In the publicly traded fund SPDR S&P Retail, which seeks to own approximately equal amounts of its approximately 100 holdings, GameStop reached 19.9% ​​of total assets on 27 January. But such small, specialized funds are just drops in the ocean of about $ 42 trillion. of the American stock market.

As of December 31, shares with a sharp deficit like AMC Entertainment Holdings Inc.,

BlackBerry Ltd.

, iRobot Corp.

, and others recently favored by the flash mob, accounted for only 0.13% of the S&P 500 and only 4% to 5% of the leading small stock indices, according to Matarin Capital Management, an investment firm in New York.

On January 27, the shortest shares still accounted for only 0.17% of the S&P 500. They doubled to about 8.6% of the S&P 600 Small Cap Index and 11% of the Russell Microcap Index. . But well-diversified investors are unlikely to make a significant impact.

The volatility of the S&P 500 so far in 2021 has increased slightly, but remains at almost exactly half the levels recorded since 1928, according to Distillate Capital Partners LLC., A Chicago-based investment firm. Even the small stock S&P 600 index, which includes GameStop and several other flash-mob favorites, has fluctuated about a third less sharply in 2021 than its long-term average.

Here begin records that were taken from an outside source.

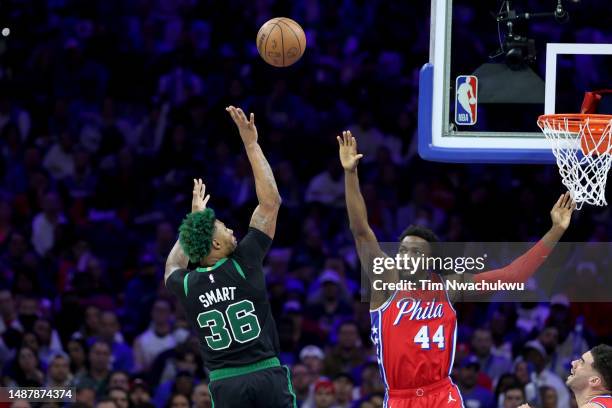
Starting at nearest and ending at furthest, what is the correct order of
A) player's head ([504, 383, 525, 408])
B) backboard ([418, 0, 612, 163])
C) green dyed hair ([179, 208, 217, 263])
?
green dyed hair ([179, 208, 217, 263]) < backboard ([418, 0, 612, 163]) < player's head ([504, 383, 525, 408])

Taken together, these indicators suggest that flash mobs have not had significant effects outside of the two or three dozen stocks they most like to trade.

The momentary problem of computer trading that triggered the “instant shock” of May 6, 2010 was distressing for anyone trading in a narrow period of time but leaving investors long-term unscathed. Similarly, the latter disorder is likely to have a greater impact on investor attention than on their portfolios.

Financial flash mobs can be a symbol or a symptom of the populist disruption that has ravaged the world in recent years. They are probably not the cause.